Before the Royals existed and the Athletics called Kansas City home, there was another professional team based out of the city. The Kansas City Monarchs were one of the founding teams in the Negro Leagues, and were the longest continually operating franchise. Featuring players such as Satchel Paige, Hilton Smith and Bullet Rogan, the Monarchs were the preeminent franchise, essentially the Negro Leagues version of the Yankees. The Monarchs were also the Negro League home of Jackie Robinson, who later broke the color barrier in the Major Leagues.
That rich history of the Negro League is part of why the Negro Leagues Baseball Museum has it’s home in Kansas City. Founded in the early 1990′s, the museum pays tribute to the struggles of those players. Within those halls, there is everything from film exhibits and numerous photographs of the players to the equipment worn by the players, the original headstone from Satchel Paige’s grave and a collection of autographed baseballs of former Negro League players donated by Geddy Lee of Rush.
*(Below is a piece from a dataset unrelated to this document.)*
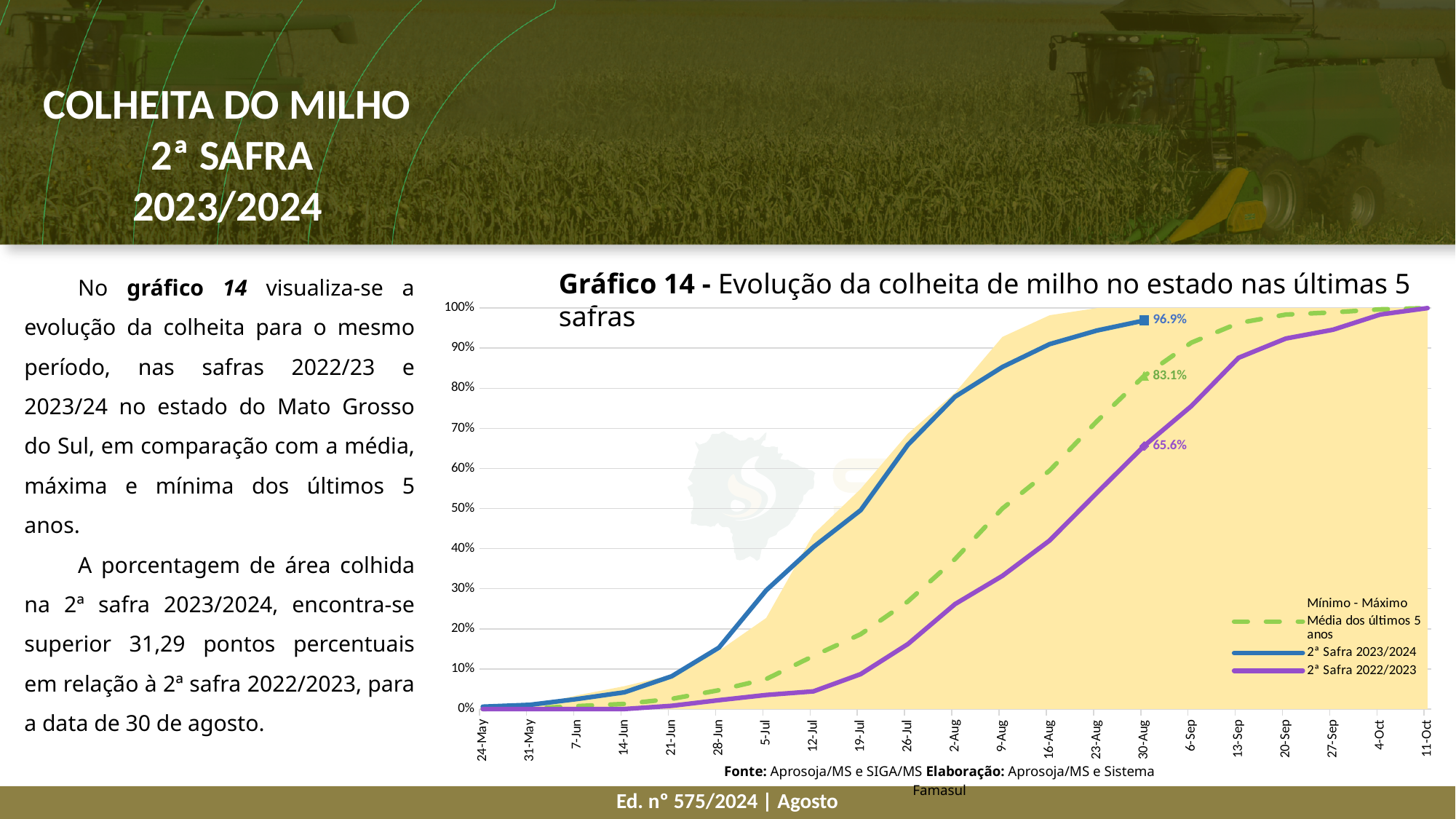
Do the values of the 2ª Safra 2023/2024 series rise or fall from 24-May to 30-Aug? rise How many dates are shown on the x axis of the chart? 21 What is the value of the 2ª Safra 2022/2023 series at 30-Aug? 65.6% At 30-Aug, which series has the higher value: 2ª Safra 2023/2024 or 2ª Safra 2022/2023? 2ª Safra 2023/2024 How many entries does the chart legend list? 4 At 30-Aug, what is the difference between the 2ª Safra 2023/2024 value and the 2ª Safra 2022/2023 value? 31.3 percentage points What kind of chart is Gráfico 14? a combination area and line chart (lines over a shaded min–max area) What is the value of the Média dos últimos 5 anos series at 30-Aug? 83.1% At 30-Aug, what is the difference between the 2ª Safra 2023/2024 value and the Média dos últimos 5 anos value? 13.8 percentage points What is the value of the 2ª Safra 2023/2024 series at 30-Aug? 96.9% Is the value of the 2ª Safra 2022/2023 series at 13-Sep greater or less than 80%? greater Is the value of the 2ª Safra 2023/2024 series at 26-Jul greater or less than 60%? greater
These days, we tend to take integration for granted. The idea that professional sports or any businesses would exclude someone based on race or ethnicity, especially to those of us that grew up after the 1960′s, is almost entirely foreign. We recognize that such a time existed, but we cannot fathom why.
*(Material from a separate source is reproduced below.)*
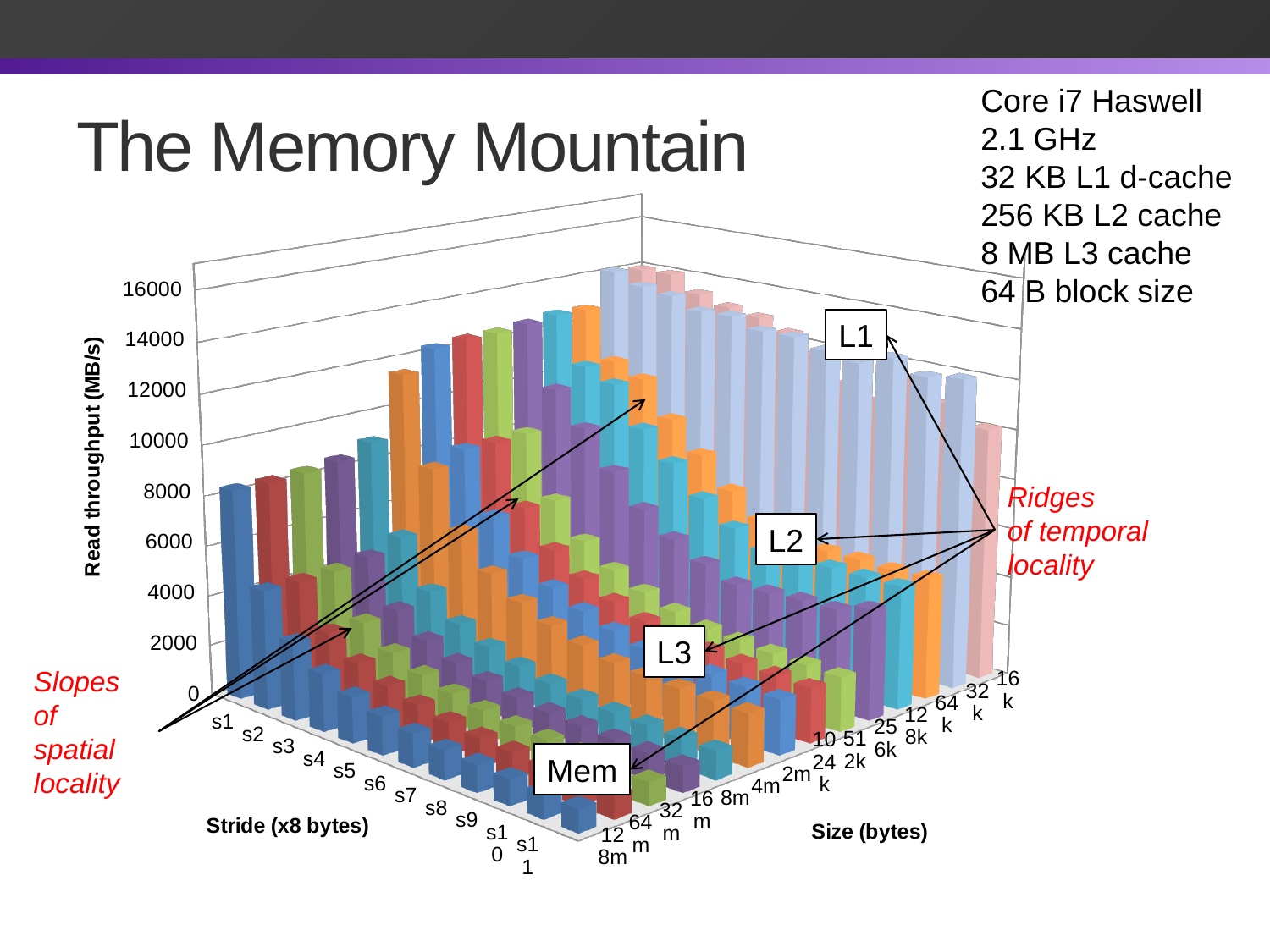
For the 128m size, which has the larger read throughput: stride s1 or stride s11? s1 What are the two horizontal axis titles of the chart? Stride (x8 bytes) and Size (bytes) How many stride categories (s1 through s11) are shown on the stride axis? 11 What is the highest tick value shown on the read throughput axis? 16000 For the 128m size, which stride has the highest read throughput? s1 For the 128m size, is the read throughput at stride s11 greater or less than 4000? less For the 128m size, which stride has the lowest read throughput? s11 What is the label of the vertical axis of the chart? Read throughput (MB/s) For the 128m size, is the read throughput at stride s1 greater or less than 4000? greater For stride s1, does read throughput rise or fall as the size decreases from 128m toward 16k? rise For the 128m size, does read throughput rise or fall as the stride increases from s1 to s11? fall What kind of chart is shown on the slide? 3D bar chart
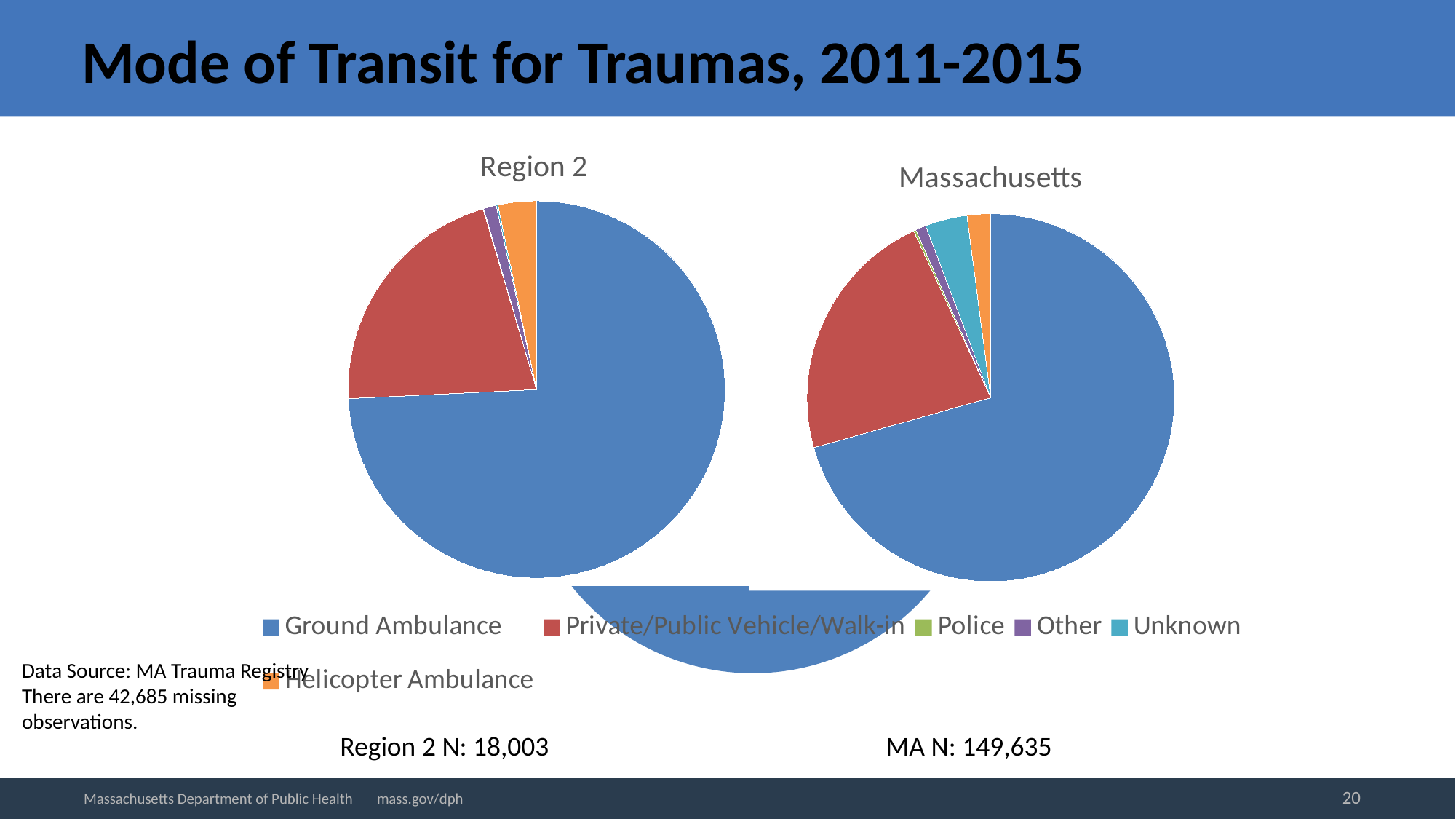
What colour represents Ground Ambulance in the pie charts? Blue What is the title of the slide containing the two pie charts? Mode of Transit for Traumas, 2011-2015 In the Region 2 pie chart, which is larger: the Ground Ambulance slice or the Private/Public Vehicle/Walk-in slice? Ground Ambulance Which chart shows a visibly larger Unknown share: Region 2 or Massachusetts? Massachusetts How many categories does the legend list for the pie charts? 6 In the Region 2 pie chart, which mode of transit has the largest slice? Ground Ambulance In the Massachusetts pie chart, which is larger: the Private/Public Vehicle/Walk-in slice or the Helicopter Ambulance slice? Private/Public Vehicle/Walk-in What kind of chart is the Region 2 chart? Pie chart What kind of chart is the Massachusetts chart? Pie chart In the Massachusetts pie chart, which mode of transit has the largest slice? Ground Ambulance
Here on Martin Luther King Jr Day, it is a time to reflect back on the struggles of the past, and how hard those advocates worked to ensure equality for all. Although a lot of progress has been made since that time, there are still struggles faced by minorities today, even if they are not as overt as they were in the past. Dr. King did more than his part to further this cause, giving his life for something that he ardently believed in.
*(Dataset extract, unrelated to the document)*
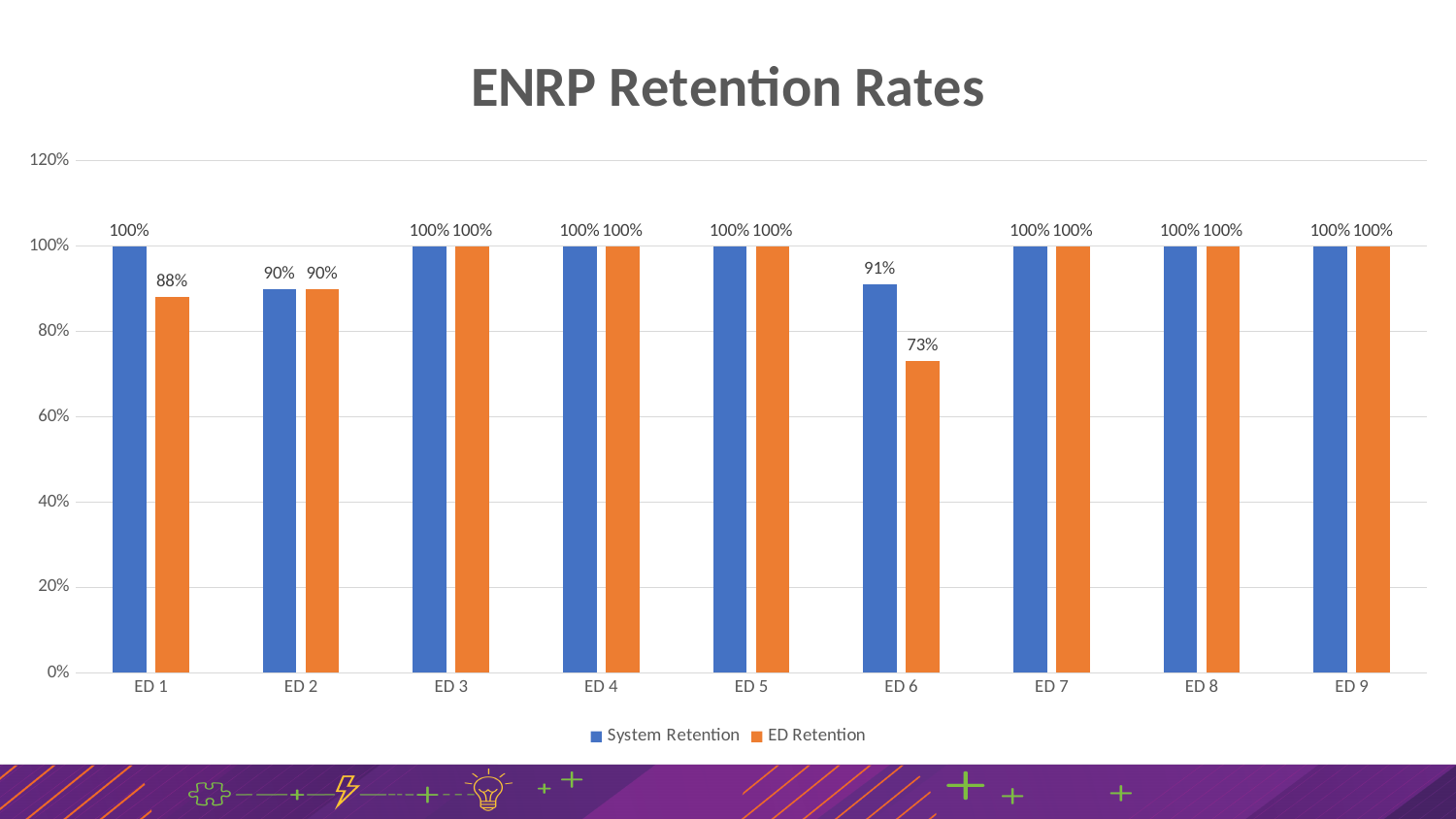
How many EDs are shown on the x axis? 9 What is the title of the chart? ENRP Retention Rates What is the difference between System Retention and ED Retention for ED 6? 18% Which ED has the lowest System Retention value? ED 2 What is the ED Retention value for ED 6? 73% Which is larger for ED 1, System Retention or ED Retention? System Retention What kind of chart is shown on the slide? Bar chart What is the System Retention value for ED 1? 100% How many series does the legend list? 2 What is the System Retention value for ED 6? 91% Which ED has the lowest ED Retention value? ED 6 What is the ED Retention value for ED 1? 88%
That is why the Negro Leagues Baseball Museum is so important. More than a shrine to the history of baseball, it stands as a reminder of the trials and tribulations those players faced during that time. Taking a trip through the museum is an absolutely unique treat, allowing the visitor to take a step back into time. One can almost smell the grass and hear the sounds of the game unfolding around them.
With fewer and fewer veterans of the Negro Leagues surviving the passing years, it is important to remember this seemingly forgotten chapter of baseball’s history. The next time you find yourself in Kansas City, take a trip down to 18th and Vine to spend some time getting lost in another era of baseball history. It is well worth the trip.
Martin Luther King Jr had a dream. That dream came to pass in major league baseball before it did in society, but integration was not always the case. The Negro Leagues Baseball Museum is a way of remembering that time.